With regard to the non-prosecution agreement, Alpha Natural Resources says that it acquired Massey
more than a year after the tragic explosion at their Upper Big Branch mine. Alpha believes the settlements announced today provide the best path forward for everyone. The bulk of the settlement will fund safety training, research and advanced technologies that the company believes ultimately will create a safer work environment for coal miners throughout the industry.
Ry Rivard, capitol reporter for the Charleston Daily Mail quoted District Attorney Goodwin as saying the non-prosecution agreement represented a "balance" and that Alpha was "not a life, it's not a being, it can't go to jail."

So who pays?

Twenty-nine men dead. Two more injured. Two hundred and nine million gets Alpha off the hook for prosecution? So much for the personhood of corporations. Stay tuned to see if any individuals get prosecuted other than Massey's security director. At least this time, the government didn't sign away its rights to do so.
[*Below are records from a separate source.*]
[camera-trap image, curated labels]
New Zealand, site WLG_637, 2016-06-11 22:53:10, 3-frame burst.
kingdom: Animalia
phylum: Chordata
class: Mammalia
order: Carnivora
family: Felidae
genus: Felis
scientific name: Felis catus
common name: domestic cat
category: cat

Goodwin made his announcement at the Robert C. Byrd federal courthouse in Charleston, WV, named after that state's late beloved U.S. Senator, who has since been replaced by its former governor Joe Manchin. Although Byrd was generous in his support of the coal industry, towards the end of his life he was losing patience with Massey and its record of reckless disregard of its workers safety.
The old chestnut that “coal is West Virginia’s greatest natural resource” deserves revision. I believe that our people are West Virginia’s most valuable resource. We must demand to be treated as such.
As Vernon Haltom, of Coal River Mountain Watch told me in an email interview,
Spending on 'major safety initiatives' after 29 miners were killed is closing the barn door after the horse is out. The executives who routinely place profits above the lives of miners and community members must be held accountable for all their crimes. Until then, there will be no sense of justice where the coal industry leaves a legacy of death and destruction.
Goodwin assures us that the criminal investigation continues. He says that Alpha, and by extension, its predecessor Massey is not a person and can't go to jail. But what about Don Blankenship?